Macedonia will begin preliminary high-level talks with the EU, which are designed to reduce the length of formal negotiations that the nation would have should it be given a date for accession discussions.

EC President Jose Manuel Barroso and Enlargement Commissioner Stefan Fule agreed to the March 15th discussions with Macedonia’s leadership last year in Ohrid.

The EU delegation’s office in Skopje said the dialogue aims to maintain the course of institutional reforms in order to bring Macedonia closer to the EU.

“That is why Commissioner Fule is launching the dialogue with Prime Minister (Nikola) Gruevski — to focus on key reform challenges,” EU spokesperson Konstantin Jovanovski told SETimes.

Jovanovski said talks will focus on reforming Macedonia’s public administration, strengthening the rule of law, protecting the media’s freedom of expression, improving the election process and developing the market economy.

“Macedonia now receives a higher(-level) treatment and is one step ahead, despite being blocked by Greece,” Gruevski said.

Macedonia has been waiting three years to obtain an EU membership negotiation date. Greece blocked a planned invitation for Macedonia to join NATO in 2008, and in 2009 blocked EU accession talks over a lengthy name dispute.

Greece says the name “Macedonia” suggests a claim to the Greek province of the same name. Macedonia, which was admitted to the UN under the name “Former Yugoslav Republic of Macedonia,” says changing its name would deny its national identity. More than 100 nations recognise it as “Republic of Macedonia.”

Under the terms of the dialogue mechanism, EU and Macedonian leaders will meet twice a year, but the dialogue will go on throughout the year. A progress report will be published in October.

“Given that bilateral disputes have slowed down or stalled EU accession, this dialogue is an impetus for similar mechanisms to be undertaken elsewhere,” Centre for Political Research analyst Vladimir Bozhinovski told SETimes.

Having dialogue on the highest level is no substitute for beginning formal membership negotiations, according to Macedonian Deputy Prime Minister for European Issues Teuta Arifi.

“The dialogue is the EU’s pro-active answer [in response to] the activities we have undertaken since the latest EC progress report,” Arifi said.

Macedonian President Gjorge Ivanov said however, the ICJ verdict in favour of Macedonia and the 1996 Macedonia-Greece interim accord provide a framework for Macedonia to continue the EU integration process.

Ivanov impressed this stance upon high EU officials — Richard Hewitt, Eduard Kukan, Lojze Peterle — during their meeting late last month.

“We should have this process in parallel with our discussions with Greece to find a solution to the name issue,” Ivanov’s foreign affairs adviser, Darko Kostadinovski, told SETimes.

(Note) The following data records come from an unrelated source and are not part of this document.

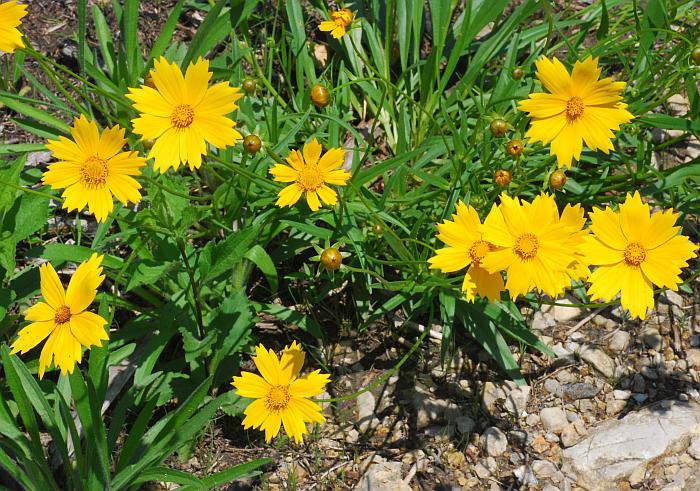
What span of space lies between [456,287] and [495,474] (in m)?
0.65

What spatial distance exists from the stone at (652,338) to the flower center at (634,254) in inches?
28.8

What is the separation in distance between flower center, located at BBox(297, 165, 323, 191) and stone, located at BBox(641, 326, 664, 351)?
1408 mm

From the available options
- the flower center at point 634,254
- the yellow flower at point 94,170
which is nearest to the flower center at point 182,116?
the yellow flower at point 94,170

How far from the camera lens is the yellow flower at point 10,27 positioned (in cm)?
184

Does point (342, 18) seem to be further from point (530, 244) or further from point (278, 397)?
point (278, 397)

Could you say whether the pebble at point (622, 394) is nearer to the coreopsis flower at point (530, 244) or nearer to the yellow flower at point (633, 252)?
the yellow flower at point (633, 252)

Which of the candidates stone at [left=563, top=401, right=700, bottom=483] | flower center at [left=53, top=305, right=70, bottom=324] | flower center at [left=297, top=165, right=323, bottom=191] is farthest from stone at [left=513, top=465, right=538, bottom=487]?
flower center at [left=53, top=305, right=70, bottom=324]

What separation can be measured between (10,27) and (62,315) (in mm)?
808

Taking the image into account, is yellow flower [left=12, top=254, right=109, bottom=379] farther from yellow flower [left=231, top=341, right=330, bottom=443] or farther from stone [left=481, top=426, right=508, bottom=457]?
stone [left=481, top=426, right=508, bottom=457]

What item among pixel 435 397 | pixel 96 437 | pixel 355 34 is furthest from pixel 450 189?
pixel 96 437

Some analysts say dialogue mechanisms can overcome existing regional bilateral disputes and ease the candidates’ EU accession.

“In 1981, the European Parliament gave a negative decision for Greece’s EU membership, but because of political pressure, the country was admitted,” Bozhinovski said.

The other regional countries that aspire for EU membership have not yet announced EU accession negotiations, but analysts say bilateral disputes will be an issue in the process.

Belgrade and Pristina reached an agreement last month regarding Kosovo’s regional representation, which Brussels received very positively and provided Serbia with EU membership candidate status.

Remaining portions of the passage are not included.